Syrie: l’OTAN accroît la pression

Image caption Obama a mis en garde la Syrie sur l'usage de l'arme chimique.

L’OTAN est sur le point d’autoriser le déploiement de missiles Patriot pour protéger la Turquie d'éventuelles attaques venues de Syrie.

Les ministres des Affaires étrangères des 28 pays de l’Alliance atlantique se réunissent ce mardi à Bruxelles pour donner leur feu vert à la requête d’Ankara.

Il reviendra aux trois pays de l'Otan possédant des Patriot -Etats-Unis, Allemagne et Pays-Bas- de décider du nombre de batteries, de la date et de la durée de leur déploiement à la frontière de la Turquie avec la Syrie.

La Turquie avait demandé le déploiement des missiles après que des tirs d’artillerie venus de Syrie ont atterri en territoire turc.

Arme chimique

L’OTAN a par ailleurs mis en garde la Syrie que l'utilisation d'armes chimiques entraînerait une réaction internationale, faisant écho à un avertissement similaire du président Barack Obama.
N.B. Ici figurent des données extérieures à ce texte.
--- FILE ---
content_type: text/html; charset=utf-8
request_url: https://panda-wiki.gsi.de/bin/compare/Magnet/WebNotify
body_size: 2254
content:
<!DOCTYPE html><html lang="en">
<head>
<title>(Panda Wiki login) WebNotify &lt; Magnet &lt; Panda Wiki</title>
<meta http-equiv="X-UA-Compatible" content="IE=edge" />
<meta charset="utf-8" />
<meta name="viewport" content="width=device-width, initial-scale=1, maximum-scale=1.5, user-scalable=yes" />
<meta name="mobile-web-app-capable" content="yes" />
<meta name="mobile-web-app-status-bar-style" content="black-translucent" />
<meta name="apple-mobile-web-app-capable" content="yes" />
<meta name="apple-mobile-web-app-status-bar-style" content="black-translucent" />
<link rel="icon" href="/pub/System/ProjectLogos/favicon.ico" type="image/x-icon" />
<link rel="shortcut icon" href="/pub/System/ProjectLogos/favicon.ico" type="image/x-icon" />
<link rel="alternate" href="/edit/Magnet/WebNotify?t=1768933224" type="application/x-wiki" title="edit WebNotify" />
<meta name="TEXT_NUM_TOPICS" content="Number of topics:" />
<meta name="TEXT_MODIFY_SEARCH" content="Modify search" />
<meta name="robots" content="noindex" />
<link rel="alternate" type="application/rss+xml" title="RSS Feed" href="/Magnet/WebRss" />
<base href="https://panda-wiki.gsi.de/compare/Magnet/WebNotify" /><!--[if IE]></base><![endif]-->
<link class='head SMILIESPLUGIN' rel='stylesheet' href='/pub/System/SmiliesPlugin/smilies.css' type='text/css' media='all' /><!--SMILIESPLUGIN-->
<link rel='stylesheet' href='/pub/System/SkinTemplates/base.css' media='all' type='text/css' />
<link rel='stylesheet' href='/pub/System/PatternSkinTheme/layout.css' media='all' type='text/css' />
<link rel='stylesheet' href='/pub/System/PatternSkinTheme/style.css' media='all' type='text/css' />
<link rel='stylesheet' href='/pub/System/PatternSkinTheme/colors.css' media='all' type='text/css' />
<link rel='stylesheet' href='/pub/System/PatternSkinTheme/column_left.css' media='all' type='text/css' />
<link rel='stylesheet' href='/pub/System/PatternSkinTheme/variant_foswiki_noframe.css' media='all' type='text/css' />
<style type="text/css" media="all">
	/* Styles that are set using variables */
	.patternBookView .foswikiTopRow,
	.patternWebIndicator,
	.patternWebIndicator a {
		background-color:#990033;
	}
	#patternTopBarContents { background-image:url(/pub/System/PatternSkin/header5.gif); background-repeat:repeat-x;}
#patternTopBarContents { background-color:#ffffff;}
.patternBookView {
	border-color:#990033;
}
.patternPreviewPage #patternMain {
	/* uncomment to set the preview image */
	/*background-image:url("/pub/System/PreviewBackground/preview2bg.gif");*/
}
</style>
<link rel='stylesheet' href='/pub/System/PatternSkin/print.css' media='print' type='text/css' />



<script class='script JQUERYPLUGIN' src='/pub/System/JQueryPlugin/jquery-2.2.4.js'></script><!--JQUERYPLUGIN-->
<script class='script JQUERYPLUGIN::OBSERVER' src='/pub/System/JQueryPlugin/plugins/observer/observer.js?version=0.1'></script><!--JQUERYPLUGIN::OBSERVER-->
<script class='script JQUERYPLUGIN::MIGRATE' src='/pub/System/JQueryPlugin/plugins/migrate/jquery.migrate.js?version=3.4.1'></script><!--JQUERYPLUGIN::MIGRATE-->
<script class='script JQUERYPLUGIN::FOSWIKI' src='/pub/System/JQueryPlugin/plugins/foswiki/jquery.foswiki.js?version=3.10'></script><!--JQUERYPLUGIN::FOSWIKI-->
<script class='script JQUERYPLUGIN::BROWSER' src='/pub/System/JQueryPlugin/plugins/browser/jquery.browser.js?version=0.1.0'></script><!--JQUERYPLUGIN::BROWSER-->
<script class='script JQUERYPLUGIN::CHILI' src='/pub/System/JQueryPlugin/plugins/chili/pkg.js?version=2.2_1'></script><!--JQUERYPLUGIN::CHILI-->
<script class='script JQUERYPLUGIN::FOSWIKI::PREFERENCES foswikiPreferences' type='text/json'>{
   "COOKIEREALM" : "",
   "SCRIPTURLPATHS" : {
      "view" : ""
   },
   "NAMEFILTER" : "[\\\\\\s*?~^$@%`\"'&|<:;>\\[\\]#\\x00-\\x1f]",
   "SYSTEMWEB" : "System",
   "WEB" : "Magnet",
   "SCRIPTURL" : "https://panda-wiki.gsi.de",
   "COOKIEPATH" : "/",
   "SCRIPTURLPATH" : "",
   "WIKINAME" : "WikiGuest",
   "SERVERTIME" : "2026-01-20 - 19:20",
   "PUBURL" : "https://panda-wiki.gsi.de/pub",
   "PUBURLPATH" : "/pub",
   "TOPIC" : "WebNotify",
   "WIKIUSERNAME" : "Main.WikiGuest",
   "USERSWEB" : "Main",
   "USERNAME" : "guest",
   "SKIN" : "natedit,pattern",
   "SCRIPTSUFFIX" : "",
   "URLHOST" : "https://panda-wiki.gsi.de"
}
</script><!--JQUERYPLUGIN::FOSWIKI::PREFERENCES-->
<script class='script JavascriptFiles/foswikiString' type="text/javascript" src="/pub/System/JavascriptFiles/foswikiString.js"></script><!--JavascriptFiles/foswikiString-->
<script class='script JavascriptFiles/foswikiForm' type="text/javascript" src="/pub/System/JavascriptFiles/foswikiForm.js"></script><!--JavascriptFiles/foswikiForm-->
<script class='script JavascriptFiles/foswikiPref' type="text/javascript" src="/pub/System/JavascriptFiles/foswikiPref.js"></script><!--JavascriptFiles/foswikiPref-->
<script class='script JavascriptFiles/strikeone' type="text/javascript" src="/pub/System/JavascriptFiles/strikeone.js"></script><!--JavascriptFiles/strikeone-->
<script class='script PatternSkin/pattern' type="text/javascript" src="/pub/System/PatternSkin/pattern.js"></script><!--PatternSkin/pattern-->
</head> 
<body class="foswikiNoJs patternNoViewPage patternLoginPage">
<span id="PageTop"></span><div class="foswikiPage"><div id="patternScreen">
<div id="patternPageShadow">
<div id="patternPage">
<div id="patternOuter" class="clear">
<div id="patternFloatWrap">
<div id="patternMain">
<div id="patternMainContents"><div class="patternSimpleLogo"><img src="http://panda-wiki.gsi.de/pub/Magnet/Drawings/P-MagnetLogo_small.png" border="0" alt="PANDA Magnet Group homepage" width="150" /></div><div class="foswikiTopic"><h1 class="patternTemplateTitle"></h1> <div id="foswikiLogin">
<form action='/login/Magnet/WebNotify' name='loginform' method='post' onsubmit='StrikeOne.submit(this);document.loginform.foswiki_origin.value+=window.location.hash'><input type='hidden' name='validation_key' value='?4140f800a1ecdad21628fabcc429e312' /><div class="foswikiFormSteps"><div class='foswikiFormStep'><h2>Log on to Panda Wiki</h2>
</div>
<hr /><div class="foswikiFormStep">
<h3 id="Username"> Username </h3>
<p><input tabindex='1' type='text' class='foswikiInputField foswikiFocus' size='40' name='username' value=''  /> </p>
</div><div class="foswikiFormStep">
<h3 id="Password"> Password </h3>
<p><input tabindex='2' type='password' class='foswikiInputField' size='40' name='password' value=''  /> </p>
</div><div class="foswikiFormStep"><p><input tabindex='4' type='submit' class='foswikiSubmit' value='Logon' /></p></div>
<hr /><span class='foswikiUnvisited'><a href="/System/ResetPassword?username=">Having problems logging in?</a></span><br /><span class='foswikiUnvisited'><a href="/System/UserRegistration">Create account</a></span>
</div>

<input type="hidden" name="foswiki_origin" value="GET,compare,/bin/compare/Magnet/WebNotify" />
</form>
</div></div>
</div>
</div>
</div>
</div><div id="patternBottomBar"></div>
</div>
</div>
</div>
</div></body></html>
"Le recours à des armes chimiques est et serait totalement inacceptable. Si vous commettez l'erreur tragique d'utiliser ces armes, il y aura des conséquences et vous en répondrez", a prévenu Barack Obama.

Les Etats-Unis sont "inquiets à l'idée qu'un régime de plus en plus assiégé réfléchisse à l'utilisation d'armes chimiques contre les Syriens", a renchéri le porte-parole de la Maison Blanche, Jay Carney.

Un responsable américain a affirmé lundi que Damas était en train de mélanger les composants nécessaires à la militarisation du gaz sarin.

Damas a cependant réaffirmé "qu'elle ne fera pas usage de ce genre d'armes, si elle en possède, contre son peuple".

L'arsenal chimique syrien existe depuis plusieurs décennies et est considéré comme l'un des plus importants au Moyen-Orient.